Please let us know if it works for you.

Best Regards

oemer.percin · October 20, 2020, 1:00pm

Hi,

we have tested the steps you provided.

We created a new job with the following script:

https://pastebin.com/KbU0jF1s (pasting it here did not work for some reason)

The job details are as such:

2020-10-20 14_55_16-1645×481 56.9 KB
However, we get the following error:
The error log shows this:

2020-10-20 14_56_39-1623×781 84.2 KB

We weren’t really able to understand what we did wrong here. We assume “java.io.FileNotFoundException: File --spark-event-logs-path does not exist” points toward some issue, but did not know what to check.

Any help would be much appreciated.

Thanks,
Ömer

iblinov-ua · October 20, 2020, 3:27pm

Hi,
not sure that it’s the point, but could you check if your spark-event-log-path exists. You run your job with this job parameter, seems like it couldn’t be found.
Also if this path exists, could you please also try to run your job without this parameter?

Best Regards

oemer.percin · October 20, 2020, 5:13pm

Hi,

I have erased the spark-ui logging as suggested. Although the bucket existed.

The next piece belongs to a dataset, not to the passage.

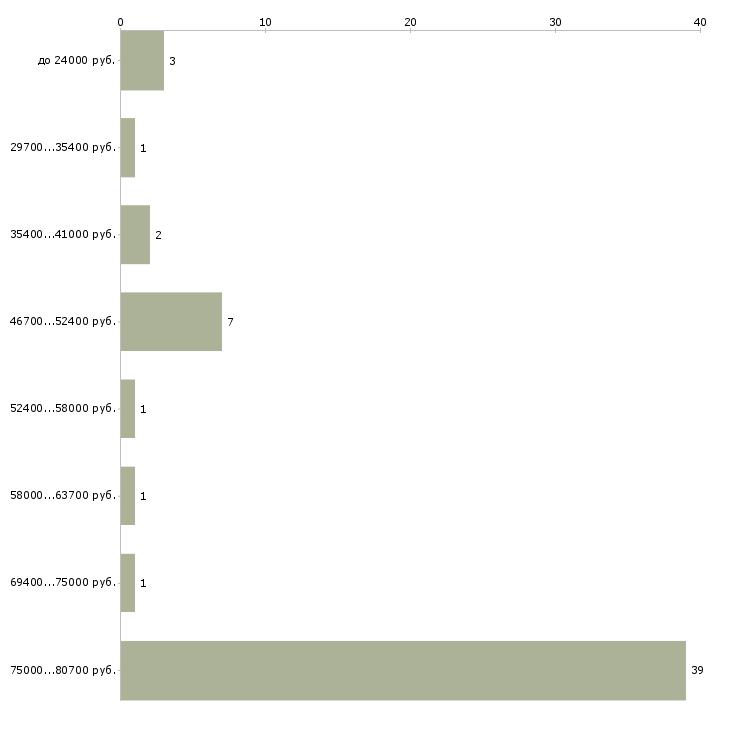 Найти работу гидротехник  - График распределения вакансий «гидротехник» по зарплате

Not sure, but I believe we do not need it.

I have updated the pastebin link above, as it was cut after 24 lines.

The error we now get is as follows:
2020-10-20 19_08_59-Window

Thanks,
Ömer

iblinov-ua · October 22, 2020, 10:54am

Hi,
This error says that you have some invalid syntax on line 22, could you please check it?

Best Regards

oemer.percin · October 22, 2020, 2:12pm

Hi,

line 22 is the following one:

"dataSource" : "memsql",

Do we need to adjust this?

Kind regards,
Ömer

iblinov-ua · October 22, 2020, 4:59pm

Hi,
it’s hard to say because I don’t see your whole code, but I suppose this line should contain a tab before this code because it’s python and validation depends on the right tabs.

Best Regards

oemer.percin · October 29, 2020, 12:28pm

Hi,
is it possible, that we receive direct support in this specific instance?
Also, do you see any opportunity to run SQL code from within AWS Glue? In such a way that data transformation is not happening in Glue, but in MemSQL?
Kind regards,
Ömer

oemer.percin · November 5, 2020, 11:34am

Hi again,
I wanted to kindly ask, if there is any feedback on this?
Thanks,
Ömer

iblinov-ua · November 10, 2020, 11:22am

Hi Ömer,
Sorry for waiting.
Yes, we could schedule a call and discuss all your questions.
Please provide your available time.

Thanks!

oemer.percin · November 12, 2020, 11:38pm

Hello,

I will be available next week Monday till Thursday during mid-European business times.
Please reach out to me via email.

Thanks a lot,
Ömer